We got to the bus stop closest to our place, only to watch 3 of them pass us, without a nod from any of the drivers (not even the one we tried frantically to flag down). Since two of them were the elusive “Select” bus, a service neither of us had tried, we figured we should head up to where they were stopping a few blocks north and give it a shot. So we went up there and paid. While we waited, we read the sign posted at the bus stop that shows its schedule (buses, unlike subway trains, follow a specific schedule to the minute). Even though the city had made it clear that no buses on 1st avenue were following their schedule today, we wanted to give the Select buses the benefit of the doubt. They’re new, after all, and should not be jaded and bored like most of the services and people who have been around for a while. These buses also squandered our patience. After standing there for another 15 minutes, we realized we had left the apartment without our shopping bags or our shopping list, so we returned to our apartment, annoyed, but confident that a bus wouldn’t come in the time it would take us to get there and back anyway. When we returned, equipped to trek back home with way too much bulk food, there were still plenty of people there. Score? We did pass a local bus, which refused to let us get on with our Select fair receipts. This still doesn’t make sense to either of us, and Amber was quite annoyed.

Once I had talked Amber down and the bus we were allowed to ride finally came, it actually got us up there in record time. Only making four stops to 116th street meant a quick ride. All activities considered, including the 10 minute self-imposed trip back home, it took us an hour to travel 40 blocks.

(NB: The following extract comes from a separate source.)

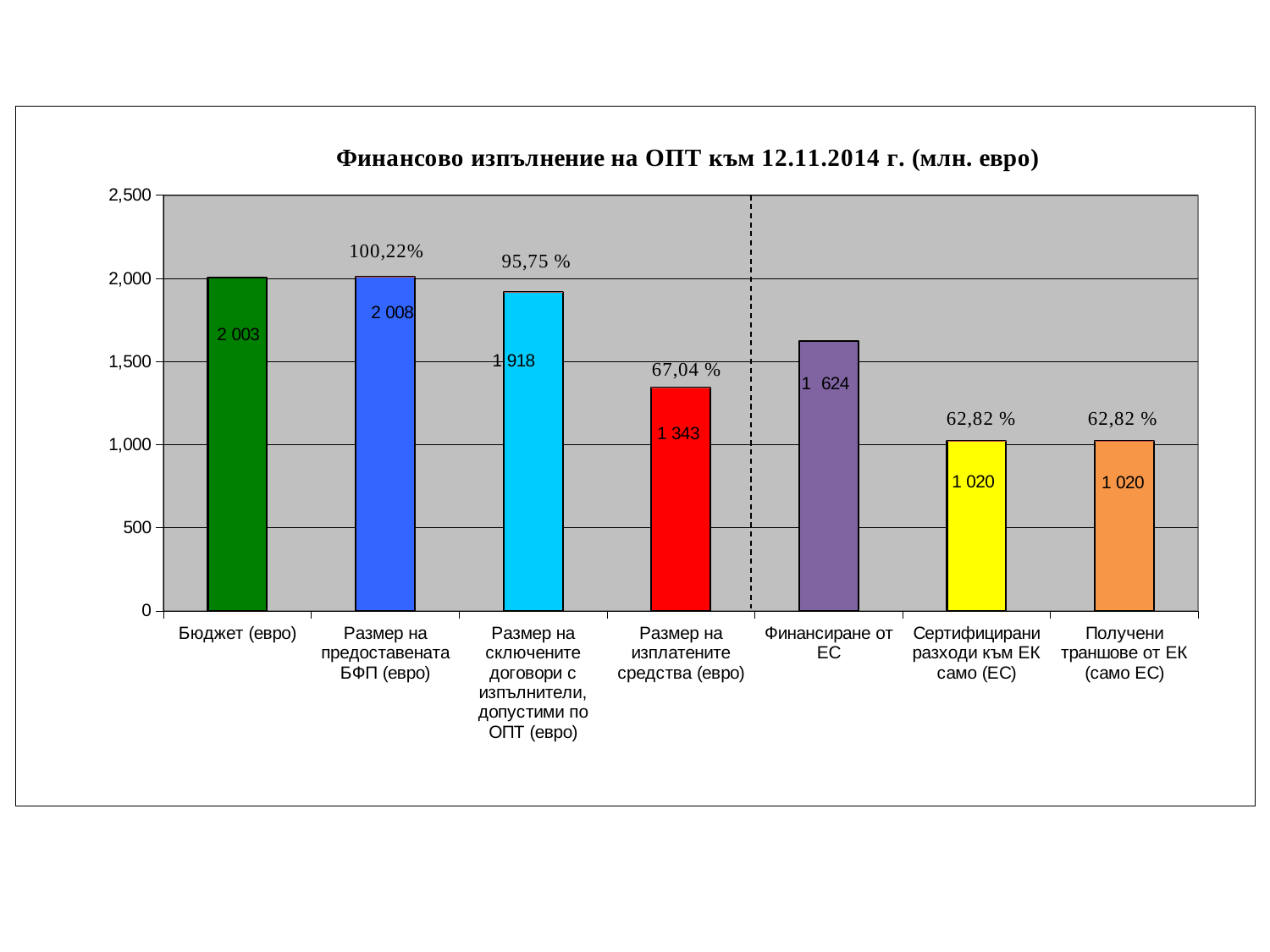
How many categories are shown in the chart? 7 Which category has the highest value? Размер на предоставената БФП (евро) What is the value for Финансиране от ЕС? 1 624 What is the value for Размер на изплатените средства (евро)? 1 343 What kind of chart is shown on the slide? bar chart What is the difference between Финансиране от ЕС and Сертифицирани разходи към ЕК само (ЕС)? 604 What percentage is shown above the bar for Получени траншове от ЕК (само ЕС)? 62,82 % Which is larger: Размер на сключените договори с изпълнители, допустими по ОПТ (евро) or Финансиране от ЕС? Размер на сключените договори с изпълнители, допустими по ОПТ (евро) Is the value for Финансиране от ЕС greater or less than 1,500? greater What is the value for Бюджет (евро)? 2 003 What is the difference between Бюджет (евро) and Размер на изплатените средства (евро)? 660 What percentage is shown above the bar for Размер на сключените договори с изпълнители, допустими по ОПТ (евро)? 95,75 %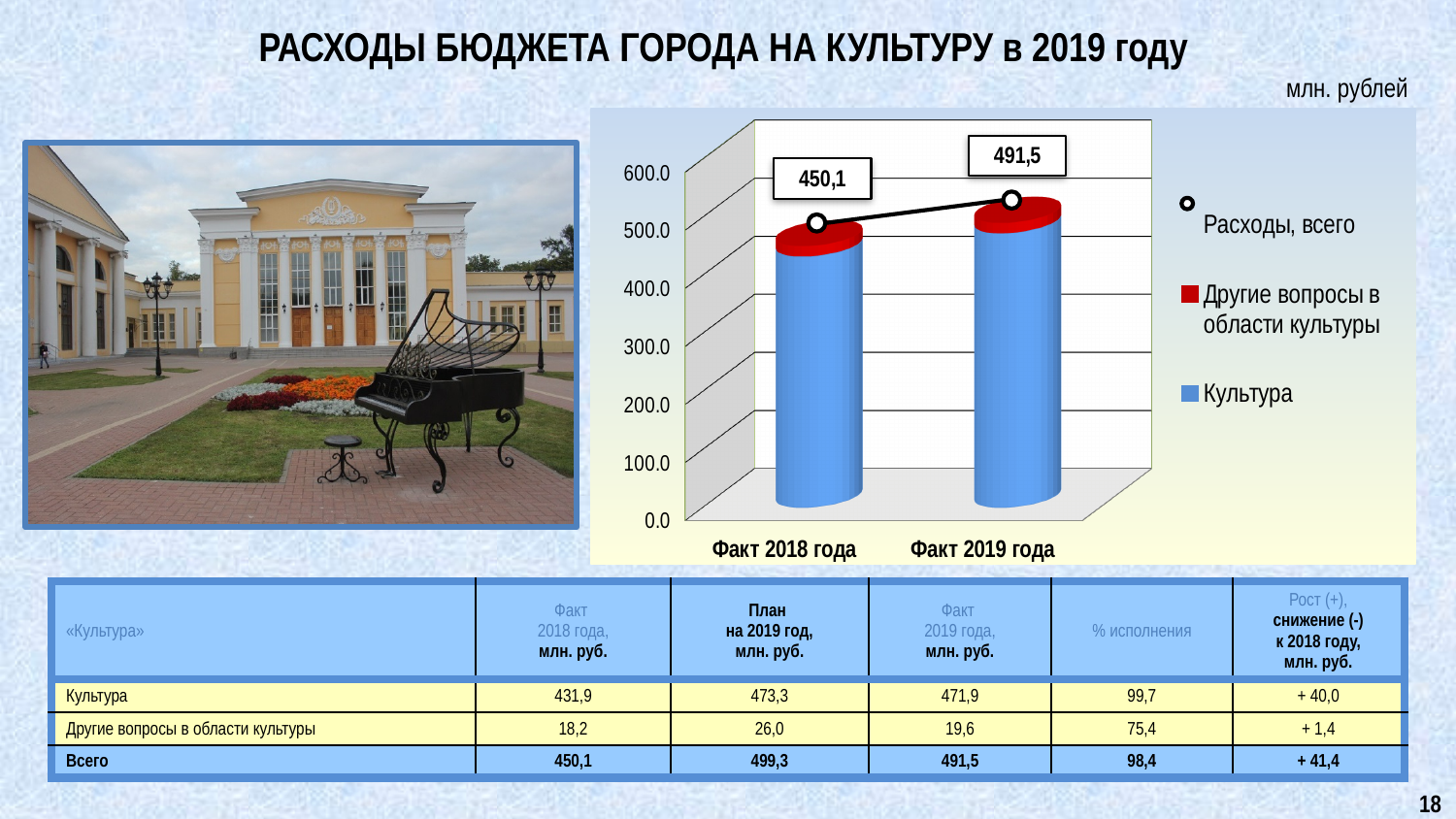
Is the value of "Культура" for "Факт 2019 года" greater or less than 400.0? greater What is the value of "Расходы, всего" for "Факт 2019 года"? 491,5 Does "Расходы, всего" rise or fall from "Факт 2018 года" to "Факт 2019 года"? rise What is the value of "Расходы, всего" for "Факт 2018 года"? 450,1 How many series does the chart legend list? 3 How many categories are shown on the x axis of the chart? 2 Is the value of "Культура" for "Факт 2018 года" greater or less than 500.0? less What is the difference between the "Расходы, всего" values for "Факт 2019 года" and "Факт 2018 года"? 41,4 Which category has the lower value for "Расходы, всего"? Факт 2018 года Which category has the higher value for "Расходы, всего"? Факт 2019 года What type of chart is shown on the slide? bar chart Which colour represents "Другие вопросы в области культуры" in the chart? red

More than half of that time was spent watching empty buses pass us. So if you’re from around here, let me know how the Select bus works out for you. If you’re not, stick with the train unless you have a day to kill.

We love shopping at Costco because you can get a lot of shopping done at once while saving a lot of money. Our location sells Breitling watches and Burberry handbags, which is pretty funny. That’s off topic, but worth mentioning because I’m pretty sure they’re getting sued to stop. Anyway, that was our day, and now you know what it’s like to shop for food in New York. Enjoy your cars, suburbanites! We miss ours daily.